One of the most important indicators that show the bubble in the stock market is the “Shiller P / E Ratio”, ie the price / earnings (also known as the CAPE ratio) used in the stock markets developed by Professor Shiller. This ratio was developed by Yale University professor Robert Shiller, who won the Nobel Prize in Economics in 2013.
Shiller emphasized that there was a ballooning with the overvaluation in the US stock market in the late 1990s and this was an important warning for the crisis. The P / E ratio is calculated as follows: The annual earnings per share (EPS) of a stock index such as S&P 500 in the last 10 years are taken and these earnings are realized according to the CPI. The 10-year average of the newly acquired values is taken and the current level of the S&P 500 is divided by this 10-year average. In fact, here we are calculating the ratio between the company’s stock market value and the money it actually makes (Campbell, J. Y. and R. J. Shiller (1987). “Stock Prices, Earnings, and Expected Dividends.” The Journal of Finance 43(3): 664).
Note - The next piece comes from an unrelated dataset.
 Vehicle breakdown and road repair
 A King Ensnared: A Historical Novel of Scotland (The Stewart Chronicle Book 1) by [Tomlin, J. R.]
Source: https://www.gurufocus.com/shiller-PE.php (All-time historical average)
The Shiller P / E ratio also gives you an idea of how many years the company can pay you when you deposit money with a company on the exchange. For example, if this ratio is between 10-15, the company can pay your deposit in 10-15 years. As seen in Figure, the historical average of this rate is around 17, so it would be appropriate to invest in such a situation. This rate went up to 30 in the crisis that broke out in the US New York Stock Exchange on 29 October 1929 and called the “Great Depression” (See Figure 15). Figures show the course of the Shiller P / E ratio since 1890. The year 2000, when this rate was exceeded, was the year when the technology (dot.com) bubble in the USA burst. As seen in Figure, this ratio is around 30 by 2020. This is one of the most important indicators of the global crisis we are in.